WHAT TO WORK ON ::
1) Do the following statements agree with the cultural appropriation text? Answer yes or no for each, and quote the words of the text that decide it.
(a) The cultural appropriation text says yoga classes are being targeted because most people are not from India.
(b) The cultural appropriation text quotes a report by Brendan O'Neill from The Guardian.
(c) The cultural appropriation text claims that readers have almost certainly committed cultural appropriation within the past twenty-four hours.
2) Please reproduce a passage from the cultural appropriation text without any changes. Begin at the words "In fact, even" and stop after "now. I’ll wait.".

TEXT SECTION ::
Cultural Appropriation - Can I Wear A Bindi

Today’s virtue-signalling, totalitarian student activists will stop at nothing to let everyone know just how enlightened and considerate they think they are, and how backward and oppressive they consider the rest of us to be

If you haven’t heard the term “cultural appropriation” before, you can expect to hear it a lot over the next few years. And if you have the misfortune of living anywhere near a university campus, you may even hear it shouted in your face by a raucous student protester, high on their own self-importance.

In fact, even if you’re not committing the modern day sin of cultural appropriation right now, you are almost certainly guilty of doing it at some point over the past twenty-four hours. Go and do your penance now. I’ll wait.

Cultural appropriation is the latest verbal weapon used by virtue-signalling lefty student activists – snivelling Millennial egotists who arrived at university only to find the worst oppression and discrimination already vanquished by previous generations, and who are now desperately casting around for a new cause to justify their Chinese-manufactured Che Guevara t-shirts.

Let’s put it like this: are you a white person who likes rap music, or who (heaven forfend) listens to music by white rappers from Eminem to Iggy Azelea? Then you’re a white supremacist cultural appropriator. By appreciating or assimilating something from outside of your own ethnic community, you have plundered the culture of your downtrodden minority friends and neighbours, making light of their most sacred and noble traditions for your own carefree amusement. Didn’t realise that’s what you were doing? Doesn’t matter, you’re still guilty.

Or maybe you really fell in love with Thai cuisine when you were on that round-the-world trip, and now you love to cook Thai-inspired meals at home, with your non-Thai hands, in your non-Thai kitchen, for your non-Thai friends. That’s cultural appropriation too. Shame on you. If you are a white American you should subsist entirely on cheeseburgers, barbecue and other culturally appropriate fare. God help you if you’re a Cockney but not mad for jellied eels.

Stay away from that lasagne if you’re from Idaho or Utah – can’t you see how eating pasta belittles and marginalises Italian Americans? And as for ordering Kung Pao chicken from your favourite Chinese takeout, why don’t you just start reading aloud from Mein Kampf in the town square, you nasty little fascist? Clearly you have no feeling for the mental safety of Asian Americans, who might feel mocked and excluded by your thoughtless foodcrime.

You get the idea. Before doing anything, first get out your Hierarchy of Privilege and remind yourself exactly where you fit on the Spectrum of Oppression. White and male? Tough luck, you can sample only from those other white, male cultural pursuits. Black, disabled and of undefined gender and sexuality? Then the world is your oyster – at least in the surreal world of academia.

Cultural Appropriation - Fourth Wave Feminism.jpg


And now the Stepford Students are coming to take away your Yoga classes, because chances are you aren’t from India – and therefore you are guilty of the cultural appropriation of Indian culture.

From Brendan O’Neill’s weary report in The Spectator:

Just when you thought uptight, fun-dodging, thought-policing millennials couldn’t get any worse, they go and brand yoga as racist. Apparently, when white people bend themselves bonkers while humming or thinking happy-clappy thoughts, they’re not only being self-punishing saps: they are also ‘culturally appropriating’ a practice that has ‘roots in Indian culture’.

GIVEN INFORMATION ::
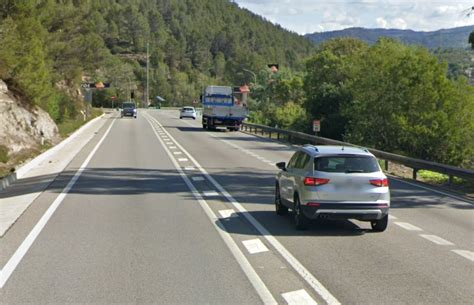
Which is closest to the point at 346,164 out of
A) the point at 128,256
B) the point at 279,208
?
the point at 279,208

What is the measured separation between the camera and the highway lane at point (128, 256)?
739cm

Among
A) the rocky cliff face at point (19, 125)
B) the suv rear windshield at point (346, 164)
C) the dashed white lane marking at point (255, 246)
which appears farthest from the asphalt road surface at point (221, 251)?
the rocky cliff face at point (19, 125)

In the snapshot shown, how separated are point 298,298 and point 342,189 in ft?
13.9

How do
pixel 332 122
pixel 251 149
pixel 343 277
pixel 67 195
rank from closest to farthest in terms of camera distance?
1. pixel 343 277
2. pixel 67 195
3. pixel 251 149
4. pixel 332 122

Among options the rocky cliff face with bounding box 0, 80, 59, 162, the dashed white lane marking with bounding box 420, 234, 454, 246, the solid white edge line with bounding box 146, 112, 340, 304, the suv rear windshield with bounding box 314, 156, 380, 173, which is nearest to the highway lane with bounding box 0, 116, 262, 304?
the solid white edge line with bounding box 146, 112, 340, 304

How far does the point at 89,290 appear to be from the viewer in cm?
754

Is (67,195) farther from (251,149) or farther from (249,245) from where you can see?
(251,149)

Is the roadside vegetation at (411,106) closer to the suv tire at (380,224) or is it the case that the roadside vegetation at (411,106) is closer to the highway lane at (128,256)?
the highway lane at (128,256)

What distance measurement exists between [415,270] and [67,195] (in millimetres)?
9672

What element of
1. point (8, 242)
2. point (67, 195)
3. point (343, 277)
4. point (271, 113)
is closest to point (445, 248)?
point (343, 277)

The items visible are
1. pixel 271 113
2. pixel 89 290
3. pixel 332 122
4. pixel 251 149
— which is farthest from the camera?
pixel 271 113

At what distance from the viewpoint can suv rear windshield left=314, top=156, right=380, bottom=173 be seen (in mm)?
11523

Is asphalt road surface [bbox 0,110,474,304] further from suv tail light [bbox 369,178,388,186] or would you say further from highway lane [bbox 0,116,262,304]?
suv tail light [bbox 369,178,388,186]

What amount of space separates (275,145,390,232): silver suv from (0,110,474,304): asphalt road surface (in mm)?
370
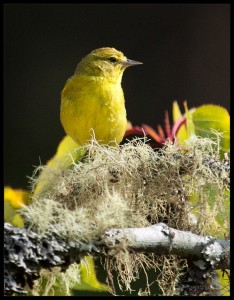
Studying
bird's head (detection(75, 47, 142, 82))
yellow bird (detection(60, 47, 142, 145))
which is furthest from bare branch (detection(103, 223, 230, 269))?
bird's head (detection(75, 47, 142, 82))

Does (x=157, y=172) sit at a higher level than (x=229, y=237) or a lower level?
higher

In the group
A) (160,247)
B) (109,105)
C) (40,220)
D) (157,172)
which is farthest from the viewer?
(109,105)

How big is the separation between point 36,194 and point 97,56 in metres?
0.74

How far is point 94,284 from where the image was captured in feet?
3.64

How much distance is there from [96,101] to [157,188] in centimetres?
63

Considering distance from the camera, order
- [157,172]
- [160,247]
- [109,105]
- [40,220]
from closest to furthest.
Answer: [40,220]
[160,247]
[157,172]
[109,105]

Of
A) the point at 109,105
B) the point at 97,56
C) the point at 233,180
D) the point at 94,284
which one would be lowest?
the point at 94,284

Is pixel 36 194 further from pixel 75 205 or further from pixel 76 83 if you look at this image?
pixel 76 83

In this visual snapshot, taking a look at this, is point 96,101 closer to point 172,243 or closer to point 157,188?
point 157,188

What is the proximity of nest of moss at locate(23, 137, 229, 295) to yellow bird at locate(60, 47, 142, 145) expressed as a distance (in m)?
0.46

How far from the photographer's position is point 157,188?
42.9 inches

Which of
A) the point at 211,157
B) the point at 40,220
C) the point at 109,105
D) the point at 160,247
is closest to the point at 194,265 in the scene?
the point at 160,247

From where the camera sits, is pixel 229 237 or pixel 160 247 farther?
pixel 229 237

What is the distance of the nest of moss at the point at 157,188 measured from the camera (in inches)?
42.0
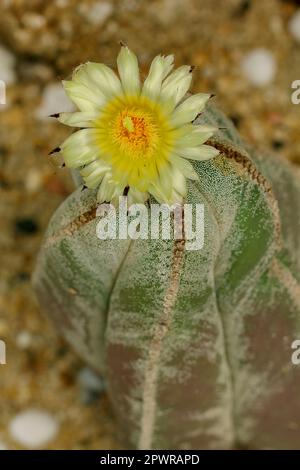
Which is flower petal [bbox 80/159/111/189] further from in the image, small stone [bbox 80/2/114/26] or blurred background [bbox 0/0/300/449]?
small stone [bbox 80/2/114/26]

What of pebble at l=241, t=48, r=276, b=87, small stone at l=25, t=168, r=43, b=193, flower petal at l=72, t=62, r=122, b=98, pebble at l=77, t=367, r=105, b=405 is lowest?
flower petal at l=72, t=62, r=122, b=98

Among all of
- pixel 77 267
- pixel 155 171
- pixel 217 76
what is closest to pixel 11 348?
pixel 77 267

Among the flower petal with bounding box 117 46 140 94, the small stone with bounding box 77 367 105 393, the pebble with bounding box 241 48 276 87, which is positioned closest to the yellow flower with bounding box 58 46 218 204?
the flower petal with bounding box 117 46 140 94

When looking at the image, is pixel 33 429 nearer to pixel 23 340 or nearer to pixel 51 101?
pixel 23 340

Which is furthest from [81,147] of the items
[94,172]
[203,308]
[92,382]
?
[92,382]

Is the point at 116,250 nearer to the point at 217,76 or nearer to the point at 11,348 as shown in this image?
the point at 11,348

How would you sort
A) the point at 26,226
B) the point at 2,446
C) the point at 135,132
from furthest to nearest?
1. the point at 26,226
2. the point at 2,446
3. the point at 135,132

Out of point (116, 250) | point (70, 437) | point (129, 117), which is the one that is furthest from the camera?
point (70, 437)
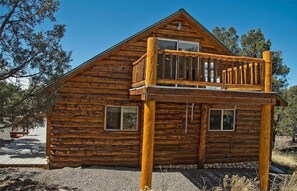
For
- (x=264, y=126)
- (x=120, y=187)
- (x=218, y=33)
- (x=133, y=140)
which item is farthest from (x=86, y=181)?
(x=218, y=33)

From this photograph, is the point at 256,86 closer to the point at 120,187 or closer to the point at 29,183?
the point at 120,187

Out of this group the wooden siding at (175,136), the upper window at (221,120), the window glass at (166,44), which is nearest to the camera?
the wooden siding at (175,136)

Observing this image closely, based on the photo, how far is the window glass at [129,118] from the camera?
11531 millimetres

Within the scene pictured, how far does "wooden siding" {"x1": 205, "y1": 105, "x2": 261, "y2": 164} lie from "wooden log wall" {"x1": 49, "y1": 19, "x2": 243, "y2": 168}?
0.89 meters

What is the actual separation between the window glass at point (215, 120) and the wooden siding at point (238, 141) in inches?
9.5

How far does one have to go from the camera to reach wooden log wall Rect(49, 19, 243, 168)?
1082 centimetres

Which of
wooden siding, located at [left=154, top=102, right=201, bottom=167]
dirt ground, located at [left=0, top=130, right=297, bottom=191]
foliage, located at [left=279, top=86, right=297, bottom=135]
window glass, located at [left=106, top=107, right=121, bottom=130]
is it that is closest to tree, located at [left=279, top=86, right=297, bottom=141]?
foliage, located at [left=279, top=86, right=297, bottom=135]

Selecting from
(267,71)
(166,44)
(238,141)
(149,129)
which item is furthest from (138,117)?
(267,71)

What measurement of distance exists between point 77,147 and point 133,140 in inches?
91.7

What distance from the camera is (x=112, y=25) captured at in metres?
15.5

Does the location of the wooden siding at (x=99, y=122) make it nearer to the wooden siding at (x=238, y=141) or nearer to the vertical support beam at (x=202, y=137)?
the vertical support beam at (x=202, y=137)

RESPONSE LIST ::
1)
(a) Yes: "And now the Stepford Students are coming to take away your Yoga classes, because chances are you aren’t from India"
(b) No: "From Brendan O’Neill’s weary report in The Spectator:"
(c) Yes: "you are almost certainly guilty of doing it at some point over the past twenty-four hours"

2)
In fact, even if you’re not committing the modern day sin of cultural appropriation right now, you are almost certainly guilty of doing it at some point over the past twenty-four hours. Go and do your penance now. I’ll wait.